The Movie: "Slither"

Where You Can Stream It: STARZ

The Pitch: Before he was making big-budget blockbusters like "The Suicide Squad" and "Guardians of the Galaxy," writer and director James Gunn made a couple of smaller, personal films that reflected his beginnings working at shock exploitation movie studio Troma. His directorial debut in film was 2006's "Slither," a romantic horror-comedy about an invading alien life-form that possesses and transforms its hosts in order to take over the town of Wheelsy, South Carolina. The alien's first host is Grant Grant (Michael Rooker), who stumbles upon it in the forest while on a walk with Brenda, a woman he picked up at a bar (played by Brenda James). Grant is going through some marriage troubles with his wife Starla (Elizabeth Banks), a local schoolteacher who married him when they were young because he's the richest man in town and she grew up extremely poor. The two just don't feel a spark anymore, and Starla's long-held crush on her high school sweetheart, Sheriff Bill Pardy (Nathan Fillion), isn't helping things. The morning after Grant and the alien merge, Starla tries to make up for a fight the previous night with sex. The alien, who has never felt love before, discovers affection for Starla, and then things start getting really weird. Before long most of the town are alien-possessed zombies and a handful of survivors have to try to stop Grant before he takes over more than just sleepy Wheelsy. Is Starla's love enough to tame the extraterrestrial monster, or will everyone eventually be part worm?

Why It's Essential Viewing

I'm a sucker for really unconventional romances, and "Slither" is one of the strangest of them all. Sure, there's an alien invasion and a whole town turned into worm-zombies, but the main conflict at the heart of "Slither" is the crumbling marriage of Grant and Starla. Much like the rest of Gunn's work, "Slither" is a character-driven ensemble story that just happens to take place during a potential intergalactic catastrophe. The Grant alien is a lot like Starro, and can communicate through any of his possessed posse, who try to convince Starla that he just wants to talk after she discovers his basement nest made of animal corpses and is understandably freaked. Grant has more to apologize for than a few dead neighborhood dogs and raccoons, though, including cheating on Starla with Brenda as both Grant and Alien Grant.
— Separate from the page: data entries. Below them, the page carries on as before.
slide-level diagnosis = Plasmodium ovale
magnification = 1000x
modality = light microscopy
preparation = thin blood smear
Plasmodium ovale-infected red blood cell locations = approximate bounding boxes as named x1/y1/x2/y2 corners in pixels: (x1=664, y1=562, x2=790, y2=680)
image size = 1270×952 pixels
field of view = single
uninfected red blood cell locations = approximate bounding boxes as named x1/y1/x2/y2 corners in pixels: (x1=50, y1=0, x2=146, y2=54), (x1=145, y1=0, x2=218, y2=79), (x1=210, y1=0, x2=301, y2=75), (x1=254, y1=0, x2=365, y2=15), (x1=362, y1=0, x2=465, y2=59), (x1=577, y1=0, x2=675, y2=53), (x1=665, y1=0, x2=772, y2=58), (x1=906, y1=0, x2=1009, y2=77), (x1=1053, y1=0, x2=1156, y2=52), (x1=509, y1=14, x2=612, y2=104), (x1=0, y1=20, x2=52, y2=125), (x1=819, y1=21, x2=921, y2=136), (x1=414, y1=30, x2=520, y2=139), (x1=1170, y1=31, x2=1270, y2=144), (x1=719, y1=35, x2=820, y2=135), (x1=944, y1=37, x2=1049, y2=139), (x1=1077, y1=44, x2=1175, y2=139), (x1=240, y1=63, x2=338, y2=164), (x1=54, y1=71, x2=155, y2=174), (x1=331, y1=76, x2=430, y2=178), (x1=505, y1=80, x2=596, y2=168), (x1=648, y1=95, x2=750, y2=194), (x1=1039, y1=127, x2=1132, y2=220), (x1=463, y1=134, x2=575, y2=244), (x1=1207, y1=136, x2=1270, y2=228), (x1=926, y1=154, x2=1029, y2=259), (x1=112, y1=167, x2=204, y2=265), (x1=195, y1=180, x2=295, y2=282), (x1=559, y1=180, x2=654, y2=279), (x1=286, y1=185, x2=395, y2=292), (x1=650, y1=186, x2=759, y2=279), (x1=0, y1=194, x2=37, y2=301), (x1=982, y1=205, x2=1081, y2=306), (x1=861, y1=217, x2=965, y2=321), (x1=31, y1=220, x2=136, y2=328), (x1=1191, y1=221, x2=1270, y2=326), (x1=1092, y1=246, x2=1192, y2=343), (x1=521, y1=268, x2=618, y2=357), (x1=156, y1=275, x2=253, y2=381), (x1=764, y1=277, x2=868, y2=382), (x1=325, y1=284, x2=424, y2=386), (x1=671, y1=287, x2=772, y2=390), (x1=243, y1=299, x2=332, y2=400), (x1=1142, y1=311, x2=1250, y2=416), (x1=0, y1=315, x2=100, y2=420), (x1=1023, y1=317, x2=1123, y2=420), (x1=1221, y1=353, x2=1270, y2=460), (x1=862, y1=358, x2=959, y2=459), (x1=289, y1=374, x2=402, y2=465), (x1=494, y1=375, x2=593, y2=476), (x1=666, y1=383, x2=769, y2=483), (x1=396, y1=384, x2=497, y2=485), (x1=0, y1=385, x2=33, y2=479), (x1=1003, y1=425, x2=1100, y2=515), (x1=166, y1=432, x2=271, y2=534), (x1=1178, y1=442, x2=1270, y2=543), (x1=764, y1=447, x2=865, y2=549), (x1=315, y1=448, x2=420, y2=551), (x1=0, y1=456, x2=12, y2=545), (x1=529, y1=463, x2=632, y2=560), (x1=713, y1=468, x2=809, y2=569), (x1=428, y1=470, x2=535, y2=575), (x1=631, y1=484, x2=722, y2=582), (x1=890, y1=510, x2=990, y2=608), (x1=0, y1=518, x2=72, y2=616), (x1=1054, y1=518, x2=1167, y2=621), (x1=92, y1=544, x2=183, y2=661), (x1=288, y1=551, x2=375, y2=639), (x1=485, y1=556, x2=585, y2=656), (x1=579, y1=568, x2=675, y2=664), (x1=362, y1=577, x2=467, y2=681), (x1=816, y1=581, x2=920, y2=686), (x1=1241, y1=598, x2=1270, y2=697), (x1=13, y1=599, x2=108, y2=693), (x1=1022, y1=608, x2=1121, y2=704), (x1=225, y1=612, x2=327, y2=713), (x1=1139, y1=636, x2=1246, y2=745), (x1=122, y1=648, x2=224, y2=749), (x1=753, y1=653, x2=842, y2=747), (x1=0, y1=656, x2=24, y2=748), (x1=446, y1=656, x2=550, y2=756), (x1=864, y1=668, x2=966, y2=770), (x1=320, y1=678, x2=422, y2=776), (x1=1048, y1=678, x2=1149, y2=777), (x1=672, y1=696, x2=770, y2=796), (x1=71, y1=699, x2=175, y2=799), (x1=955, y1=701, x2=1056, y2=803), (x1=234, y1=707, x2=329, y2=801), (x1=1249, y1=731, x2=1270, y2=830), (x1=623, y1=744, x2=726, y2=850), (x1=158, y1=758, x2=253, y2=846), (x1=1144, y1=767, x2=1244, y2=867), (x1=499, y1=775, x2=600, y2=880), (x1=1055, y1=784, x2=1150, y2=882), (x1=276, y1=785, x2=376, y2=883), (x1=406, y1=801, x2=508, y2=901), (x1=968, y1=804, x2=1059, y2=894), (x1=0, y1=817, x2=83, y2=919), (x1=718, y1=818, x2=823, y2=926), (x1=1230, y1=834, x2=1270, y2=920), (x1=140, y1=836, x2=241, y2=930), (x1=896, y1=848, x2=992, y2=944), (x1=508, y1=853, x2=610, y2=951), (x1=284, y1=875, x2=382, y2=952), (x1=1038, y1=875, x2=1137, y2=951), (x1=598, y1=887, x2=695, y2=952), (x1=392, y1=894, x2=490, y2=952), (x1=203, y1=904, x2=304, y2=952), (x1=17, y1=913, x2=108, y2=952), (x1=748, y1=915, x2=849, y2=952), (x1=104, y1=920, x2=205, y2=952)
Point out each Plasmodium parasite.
While Starla is out dancing with Bill at the local bar for a start of deer season celebration, Alien Grant impregnates Brenda with worm babies, leading to one of the film's most memorable (and disgusting) scenes, in which Brenda blows up like a giant balloon full of worms. 
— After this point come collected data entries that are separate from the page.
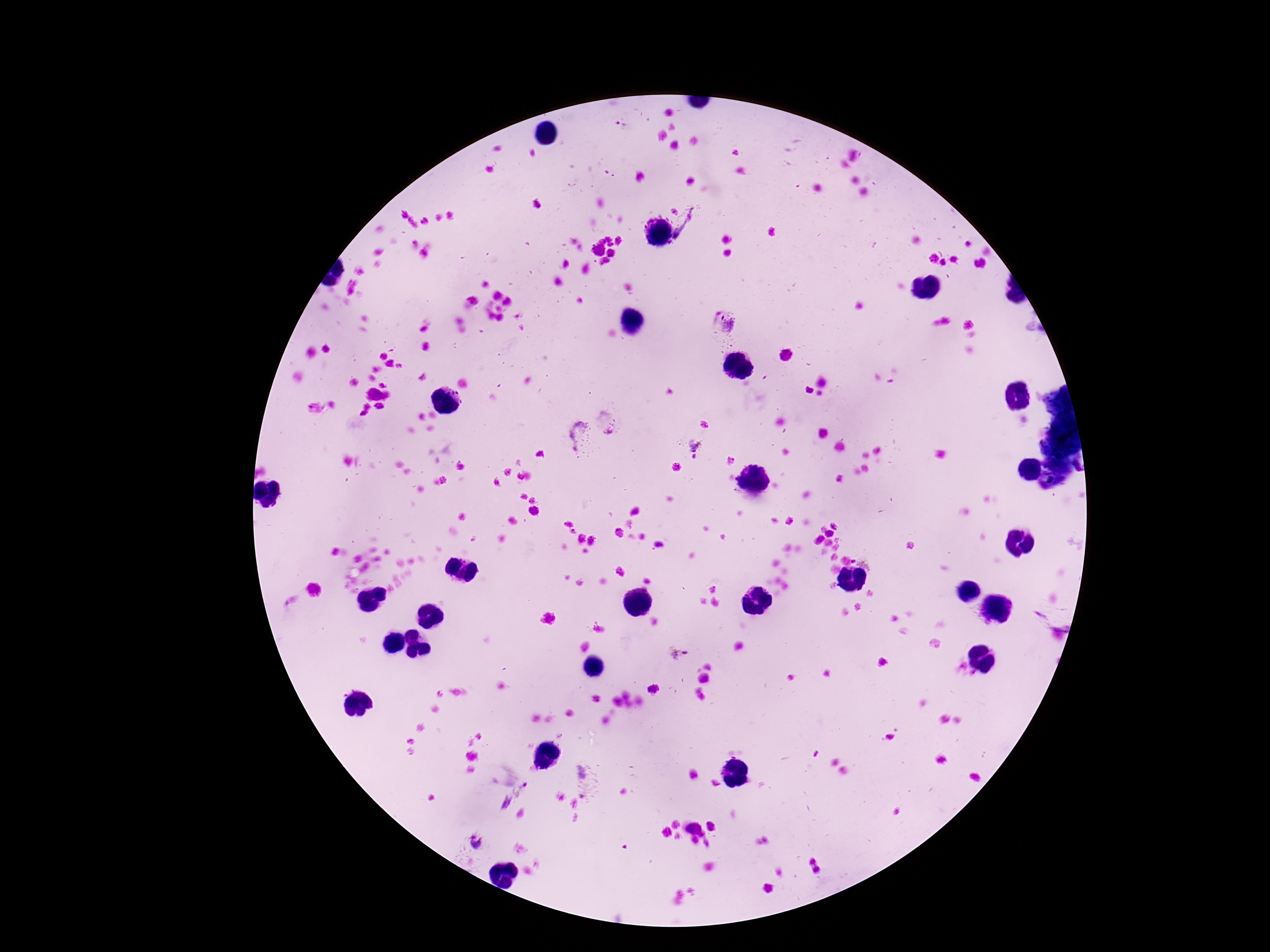

Approximate centers as [x, y] in pixels.
Plasmodium parasites: [689, 225], [722, 324], [609, 420], [578, 436], [694, 443], [679, 655], [654, 689], [587, 780], [474, 842].

Summary:
  - Capture: smartphone camera through the microscope eyepiece
  - Preparation: thick blood film
  - Patient malaria status: infected
  - Image size: 1270×952 pixels
  - Field of view: single
  - Stain: Giemsa
  - Magnification: 100x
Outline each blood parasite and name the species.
"Slither" is a twisted twist on the beauty and the beast trope that even sees Starla dressed like Fay Wray in "King Kong" for her climactic confrontation with her possessed partner. While Grant may not have been the man of her dreams, there was some kind of love between him and Starla, and that love teaches an extinction-happy extraterrestrial something other than hatred and hunger. Bill and Starla's love for one another is similarly inspiring, forcing them to do insane things in the name of protecting one another. They have the bond of their lifelong friendship and a shared longing that's been there for years — we find out that Starla asked Bill to run away with her to Hollywood when they were teens and he talked her out of it. If he hadn't, maybe they would have been off together somewhere, having a happy life. The only problem is that Starla wouldn't have been around to romance the alien, and it might have taken over the entire planet. Love is messy, folks. 

On top of being a perfect Valentine's Day watch, "Slither" is just a lot of fun. There are some incredible practical special effects, some deliciously disgusting gross-out moments, and loads of quotable dialogue. Basically, it has everything you know and love about James Gunn's oeuvre, including some next-level needle-drops. (Air Supply's "Every Woman in the World" gets a lot of play, and it's perfect.) In addition to Fillion, Banks, and Rooker, who are all clearly having a blast, the rest of the stellar cast includes Jenna Fischer ("The Office") as Bill's secretary, Gregg Henry ("Payback") as the foul-mouthed mayor who loves Mr. Pibb, and Tania Saulnier ("Cheaters") as Kylie, a local teen who helps Bill and Starla survive. Gunn makes a cameo as one of Starla's fellow schoolteachers, and even Troma founder Lloyd Kaufman shows up for a brief cameo as an unruly drunk. If you've ever wanted to see where Gunn's greatness all began, "Slither" is a great place to start. It's riotously funny, gleefully gross, and has a whole lotta heart.